* _AVAILABLE DATA_:
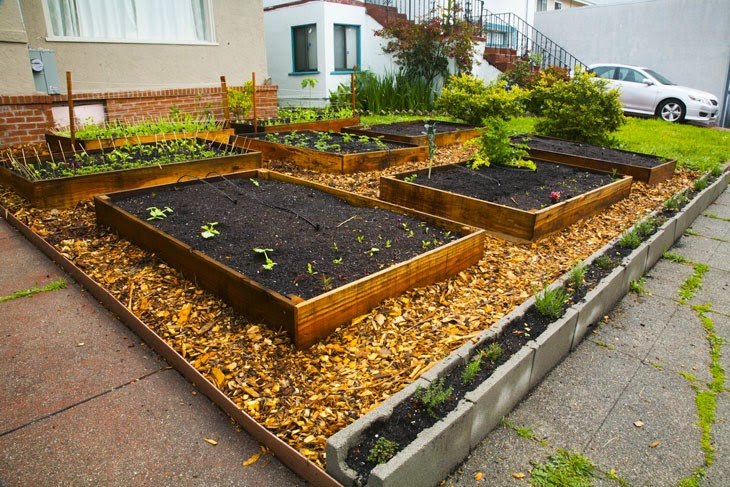 He Started With Some Boxes, 60 Days Later, The Neighbors Could Not Believe What He Built - Cinder blocks and wood chips fill in the rest of the lawn.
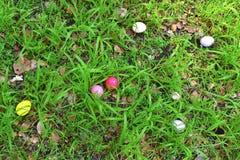 Eieren op een mand stock afbeelding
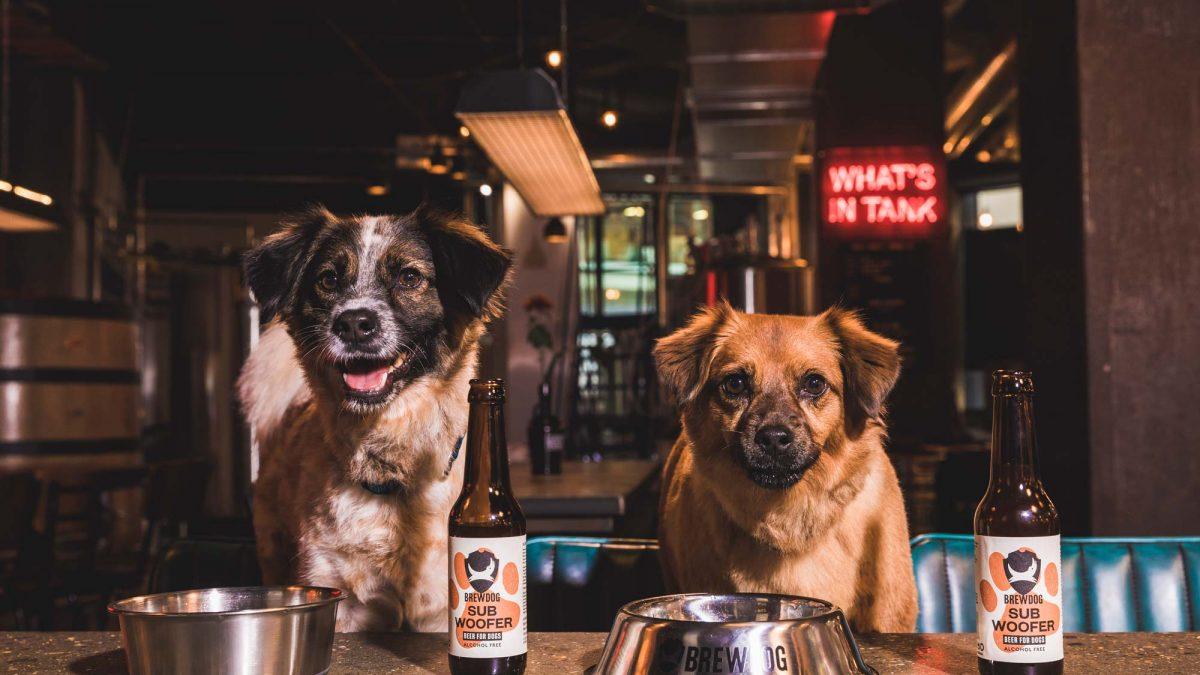 Subwoofer IPA, la cerveza artesana para perros de BrewDog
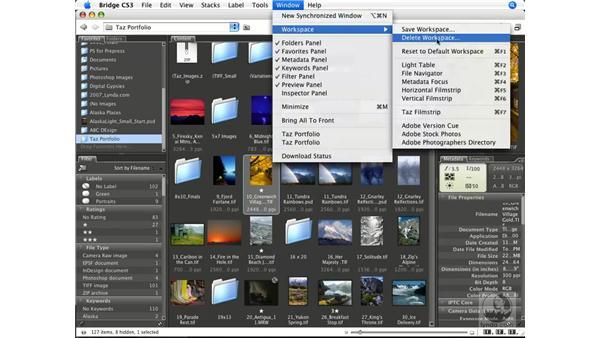 Navigating files and accessing metadata: Photoshop CS3 Color Correction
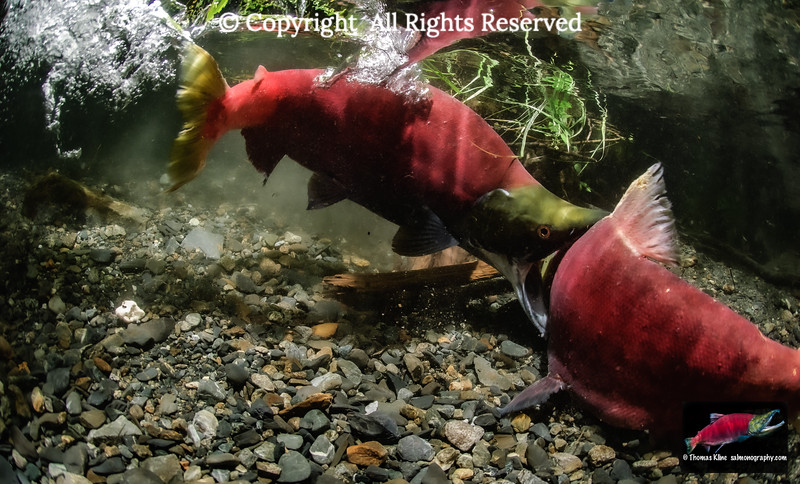Male Sockeye Salmon attacking a competitor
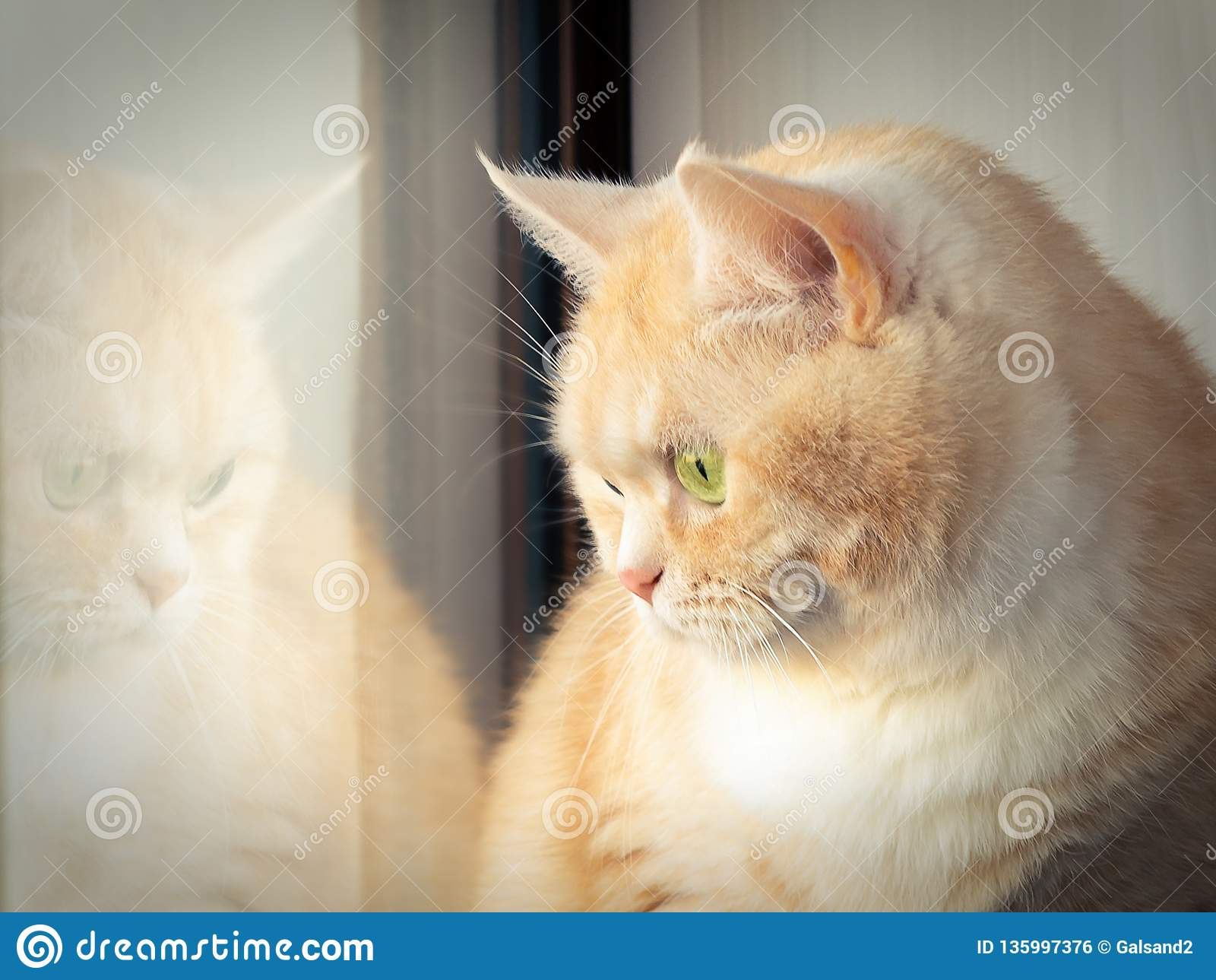 Beautiful sad creamy tabby cat sitting near the window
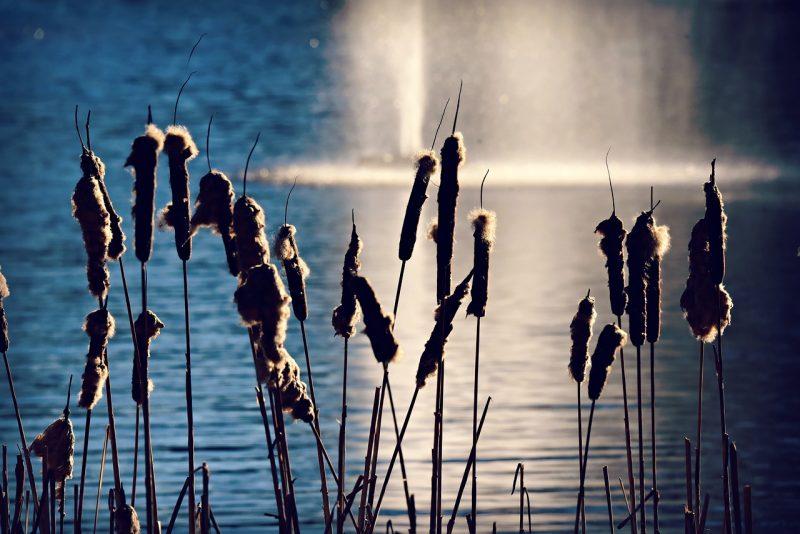 Contoh tumbuhan habitat air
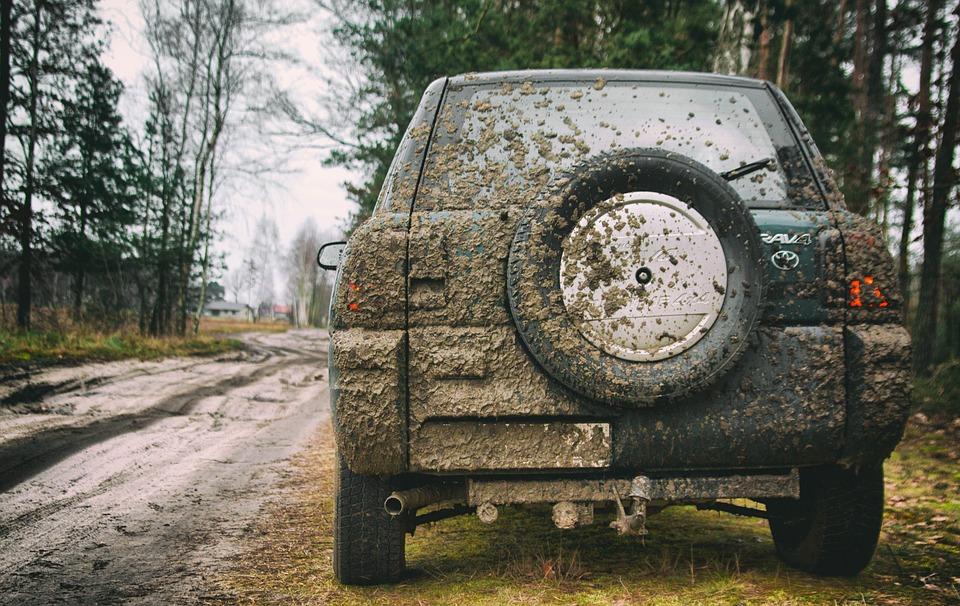 Nature, Field, Car, 4 X 4, Auto, Off Roader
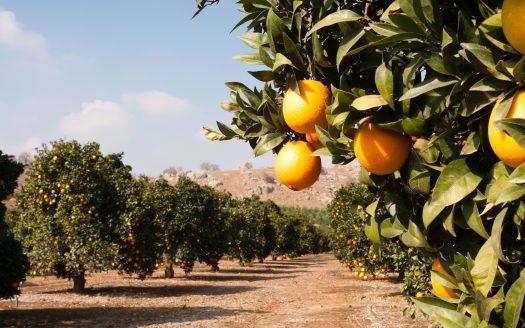 Citrus Tree Farming for Beginners
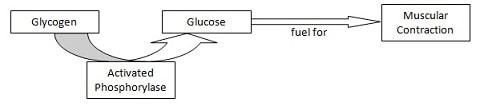 Nobel Price Medicine 1992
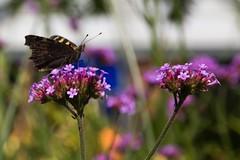 IMG_0114 (Lightcatcher66) Tags: florafauna makros blütenundpflanzen lightcatcher66
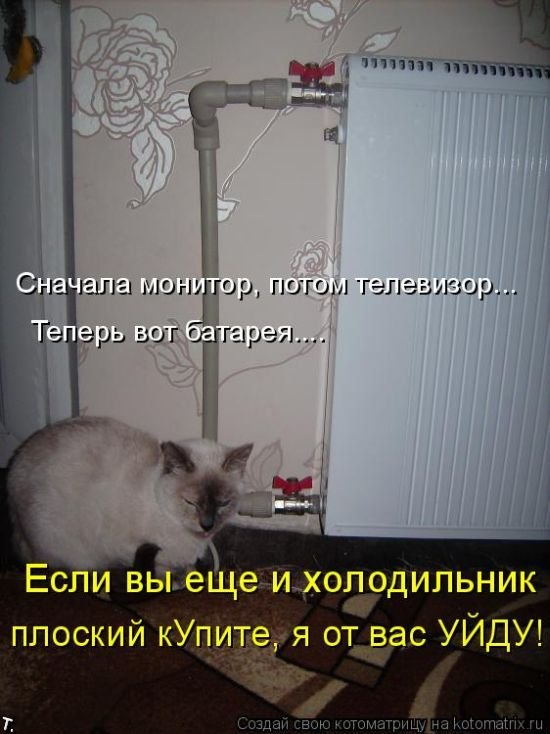 Котоматриця!)))) - Страница 2 Kotomatrix_13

* _WHAT YOU NEED TO DO_: Only the lines from the one containing "Nature, Field, Car, 4 X 4, Auto, Off Roader" through the final line of the listing should be reproduced, exactly and with no pictures.

* _YOUR RESPONSE_:
 Nature, Field, Car, 4 X 4, Auto, Off Roader
 Citrus Tree Farming for Beginners
 Nobel Price Medicine 1992
 IMG_0114 (Lightcatcher66) Tags: florafauna makros blütenundpflanzen lightcatcher66
 Котоматриця!)))) - Страница 2 Kotomatrix_13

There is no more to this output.